An annoying problem which I encountered during testing is that the JVM on MacOS does not implement the WatchService efficiently (i.e. by hooking into filesystem notifications), instead using the naïve polling approach. This will hopefully get rectified In Due Course™. As a result, I had to put quite lengthy sleeps into my test code (2000ms seemed to do it) after adding a file to a watched directory. That ugly bit of parameter-munging in the call to directoryToWatch.register() is configuring the "sensitive" version of the watcher, without which you'll need to wait 5+ seconds to be notified of changes. Ouch.

The really nice thing about using Futures in Scala is that once you've got one, you can just chain them up with map and friends, getting all of that asynchronous goodness with minimal boilerplate. Fun times.

Gist with unit tests is here.

Friday 3 January 2014

Fixing FireWire audio interface instability under OSX Mavericks

A variation from my usual blog topics today, but hopefully this helps someone. I have been a happy user of the Tascam FireOne FireWire audio/MIDI interface ever since picking one up for a bargain price a couple of years ago. As a recovering music-gearaholic, I embraced its minimal dimensions, and together with GarageBand on the Mac, it has allowed me to eBay vast amounts of outboard equipment while actually improving the quality of the music I create. Thus confirming a suspicion I had at the peak of my gear-hoarding tendencies:
More Music-Making Gear == More Distraction From Making Music
But I digress.
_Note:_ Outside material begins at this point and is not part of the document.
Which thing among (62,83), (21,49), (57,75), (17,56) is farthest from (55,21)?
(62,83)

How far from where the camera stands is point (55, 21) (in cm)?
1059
Despite being technically unsupported since OSX 10.5 Leopard The FireOne worked perfectly for me right up to (and including) OSX 10.8 Mountain Lion, so when 10.9 Mavericks was released I gleefully jumped aboard.
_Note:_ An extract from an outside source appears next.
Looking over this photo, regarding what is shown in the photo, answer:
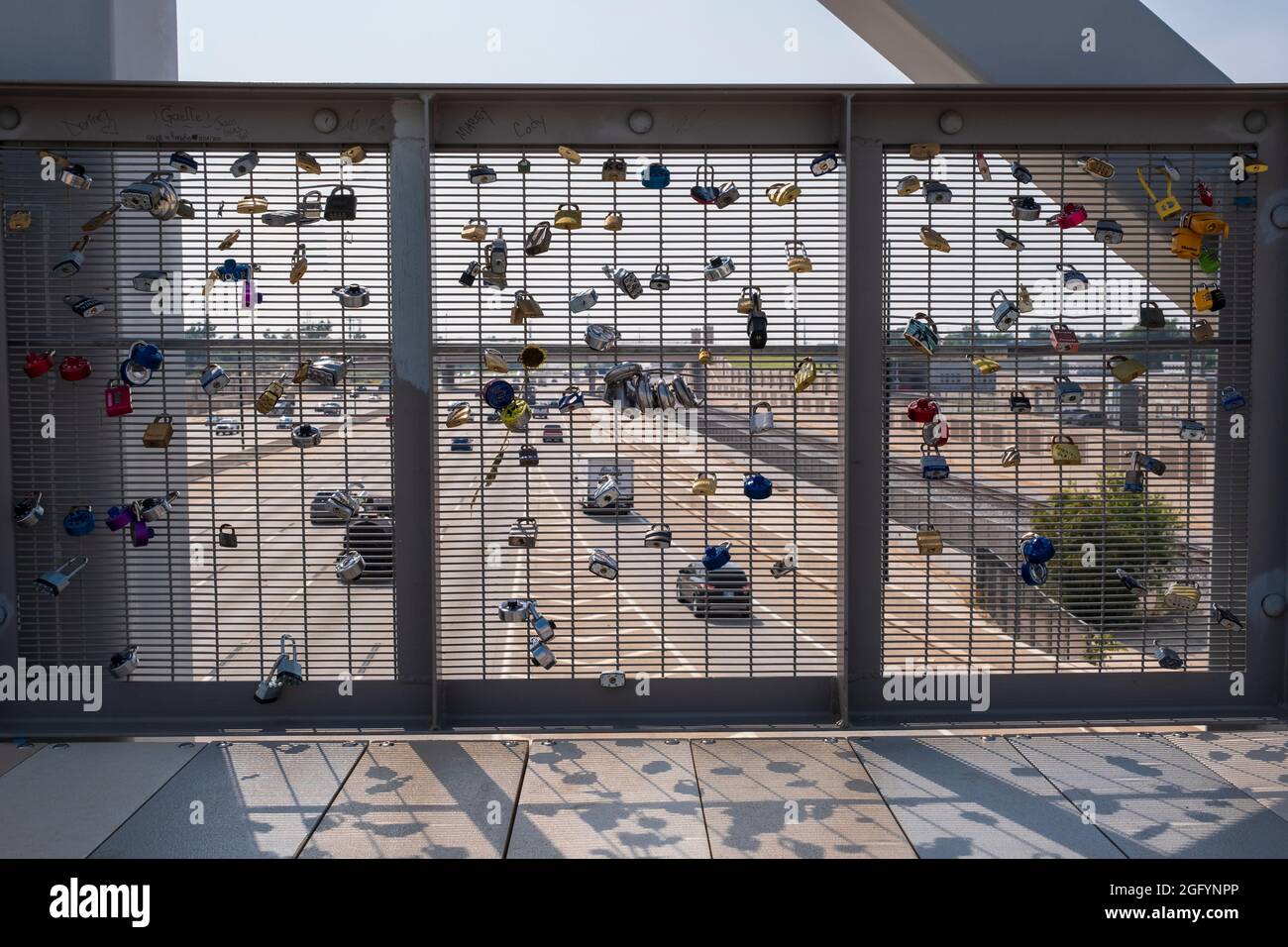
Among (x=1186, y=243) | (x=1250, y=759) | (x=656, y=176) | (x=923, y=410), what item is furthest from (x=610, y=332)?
(x=1250, y=759)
And was horrified when within a few seconds of playback in GarageBand, the entire hardware-software combination locked up, sounded garbled and/or complained about sample-rate problems. This was not good and I thought that either Apple had broken FireWire timing accuracy in Mavericks (perhaps as part of their timer-coalescing improvements) or I was just SoL and would have to shell out for a new audio interface.
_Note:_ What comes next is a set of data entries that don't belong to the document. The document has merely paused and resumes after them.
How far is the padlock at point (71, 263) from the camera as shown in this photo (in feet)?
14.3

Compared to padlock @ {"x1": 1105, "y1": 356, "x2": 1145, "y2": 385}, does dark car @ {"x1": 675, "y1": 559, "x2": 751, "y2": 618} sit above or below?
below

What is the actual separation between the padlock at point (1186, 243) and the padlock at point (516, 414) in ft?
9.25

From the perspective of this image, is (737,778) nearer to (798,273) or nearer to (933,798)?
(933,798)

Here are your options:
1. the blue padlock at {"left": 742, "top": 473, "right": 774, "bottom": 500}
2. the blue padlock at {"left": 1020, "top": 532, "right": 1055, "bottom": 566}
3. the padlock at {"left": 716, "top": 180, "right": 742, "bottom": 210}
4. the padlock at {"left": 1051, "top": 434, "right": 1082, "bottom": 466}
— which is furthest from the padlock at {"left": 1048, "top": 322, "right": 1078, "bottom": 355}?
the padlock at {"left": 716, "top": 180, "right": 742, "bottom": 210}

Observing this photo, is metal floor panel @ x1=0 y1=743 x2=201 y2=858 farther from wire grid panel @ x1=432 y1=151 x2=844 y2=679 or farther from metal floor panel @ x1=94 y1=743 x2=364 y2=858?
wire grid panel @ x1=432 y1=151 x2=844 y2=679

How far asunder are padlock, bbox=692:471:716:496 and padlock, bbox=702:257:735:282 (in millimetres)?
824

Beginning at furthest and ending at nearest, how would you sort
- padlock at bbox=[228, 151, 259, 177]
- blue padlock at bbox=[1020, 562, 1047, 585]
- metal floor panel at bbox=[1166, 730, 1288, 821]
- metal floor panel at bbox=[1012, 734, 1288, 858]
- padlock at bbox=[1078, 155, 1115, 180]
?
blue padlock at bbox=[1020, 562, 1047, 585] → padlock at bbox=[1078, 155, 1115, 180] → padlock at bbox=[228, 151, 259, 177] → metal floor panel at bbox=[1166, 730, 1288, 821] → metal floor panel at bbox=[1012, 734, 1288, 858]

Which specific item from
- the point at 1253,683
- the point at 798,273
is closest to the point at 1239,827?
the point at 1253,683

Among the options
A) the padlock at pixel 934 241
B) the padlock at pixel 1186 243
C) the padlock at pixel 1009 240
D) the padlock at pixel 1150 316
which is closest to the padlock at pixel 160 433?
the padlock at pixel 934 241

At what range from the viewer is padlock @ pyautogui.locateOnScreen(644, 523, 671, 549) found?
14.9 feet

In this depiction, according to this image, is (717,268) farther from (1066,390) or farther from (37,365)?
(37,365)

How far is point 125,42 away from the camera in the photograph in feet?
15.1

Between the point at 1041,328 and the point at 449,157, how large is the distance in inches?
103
As it turns out, neither was true.

If you are experiencing problems working with external devices under audio applications (my particular combination being a FireWire interface and GarageBand) your first action should be:
  • Open Finder/Applications
  • Find GarageBand (or the app giving trouble)
  • Right-click -> Get Info
  • Check Prevent App Nap
This is slightly counter to the Apple's own statement on App Nap which states:
if that app isn’t currently doing something for you — playing music, downloading a file or checking email, for example — App Nap conserves valuable battery life by slowing down the app
But I'm not too upset - it's an easy fix and the extra battery life is definitely worth the upgrade.